I swallowed in the darkness and admitted that I supposed they were at least as precious. If not more. That father knew the heart of his little girl, and he cherished the offerings of her heart, no matter how humble. (Or, in this case, repurposed.) I appreciated the vignette and the prayers she whispered over me in the half-light of the car, and I thought about her words a lot over the days that followed. She had so much wisdom—it had chiseled away at my assumptions plenty of times before this—but I still felt uneasy. It wasn’t my self-consciousness that was on the table, I insisted, so much as my principles. And my principles had just never considered doing anything quite this weird.

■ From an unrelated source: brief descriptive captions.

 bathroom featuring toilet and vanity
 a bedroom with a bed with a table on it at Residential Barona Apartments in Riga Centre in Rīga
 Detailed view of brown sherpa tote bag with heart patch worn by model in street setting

I went to the Creative Worship session. I found a girl who was almost as uncomfortable as I was and we sat down on the floor together. Someone opened with prayer and someone else turned on the music—a gentle, rippling stream of melody that I can still hear the ghost of to this day. And then, nearly as a body, the company rose and began moving around the room in an elliptical of orderly individuality. A censer was lit and gently passed from hand to hand amid the revolving throng, and the aroma filled the gym with a spice-laden haze. I remember one dancer in particular, a girl from New York I had met at the airport and one of the most gifted ballerinas I have ever seen: every movement was poetry and the look on her face was nothing short of beatific. She danced like there was not another soul in the room—or in all the world—but Jesus.
At length my friend got up and joined the quiet circle of worship. I know you’re thinking that the moral to this story is that I did, too—that I conquered my self-consciousness (or was at least too self-conscious to sit there all by myself!) and smashed my silly ‘principles’ to smithereens in the act. With all my soul, I wish I could say that was what I did. I think it would have been an experience of genuine abandonment to God, which can only and ever be a good thing. To my shame, however, I sat there, watching, longing for I scarce knew what.

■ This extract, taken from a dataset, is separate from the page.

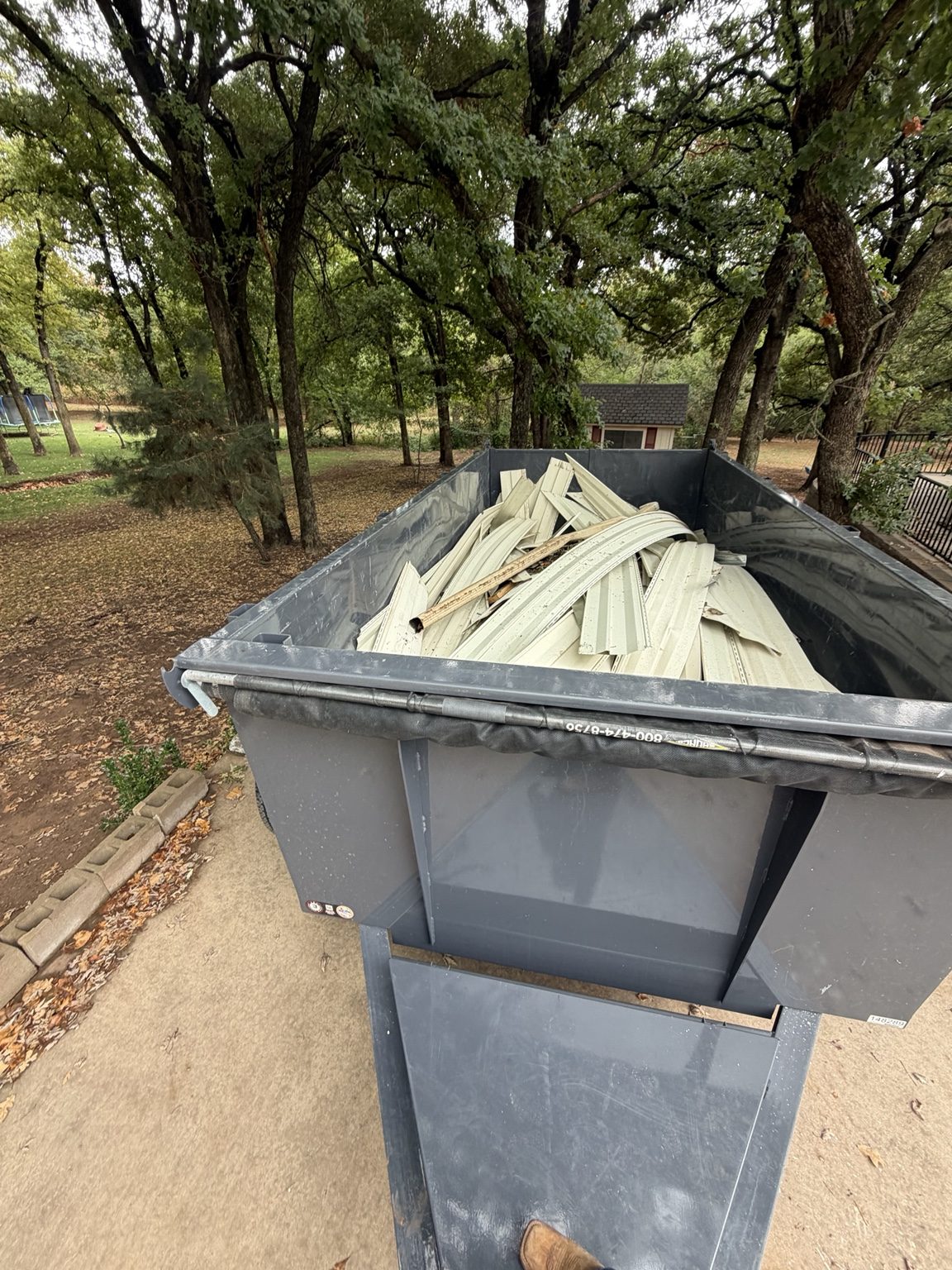 Dump trailer loaded with construction debris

And that was the memory that assailed me the other day as I was cringing at my reflection in the mirror in ballet class, hoping everyone else was too occupied with their own pirouettes to notice how badly mine had just turned out. It all came back in a rush, and I felt my cheeks grow warm, twenty years after the fact. If I could go back, I would yank my nineteen-year-old self off of her derrière and shove her out on the floor with the others. (Lovingly, of course, but, heavens, that girl could use a bit of roughing up. She thought she knew everything.) I think it’s sad that I missed such an opportunity of corporate worship, simply because I had learned to mask my fear with a set of cozy convictions. I have so much respect for the souls who are able to worship God with all of their might—wielding pens, pointe shoes, paintbrushes, cellos, what-have-you—without being restrained in the least by what others think. God knows it’s difficult—almost super-human, you might say. But it’s the joy of our souls, and the fuel to more formal pursuits in His name.

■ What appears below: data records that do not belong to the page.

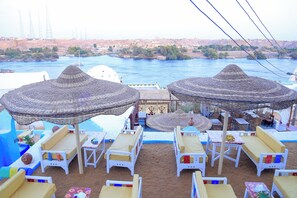 A beachside lounge with white lounge chairs and thatched umbrellas, overlooking a river with boats and a distant cityscape. - Nubian Palace Eco Lodge - A Nubian Home Since 1959 (Aswan)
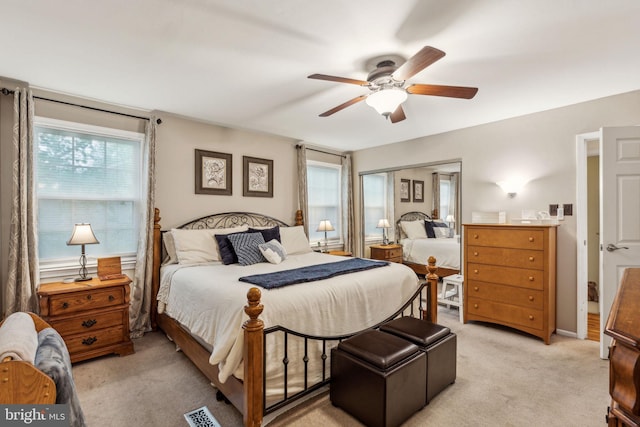bedroom with multiple windows, light colored carpet, and ceiling fan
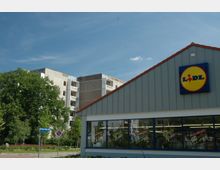 Ein Lidl-Supermarkt mit grauer Fassade und einem roten Ziegeldach, im Vordergrund Schaufenster mit Werbepostern. Im Hintergrund stehen mehrstöckige Wohnblöcke und Bäume, unter einem blauen Himmel.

I know that Jesus is tender towards that nineteen-year-old me with all her answers and insecurities. He doesn’t despise my weakness the way I do. Twenty years from now I will doubtless have plenty of other missed opportunities to chafe at. But today, burning from an old shame yet standing in grace, I offer myself anew, re-purposing these gifts (that are not my own anyway) to my Father’s good pleasure.
Because, in the end, isn’t it all Creative Worship?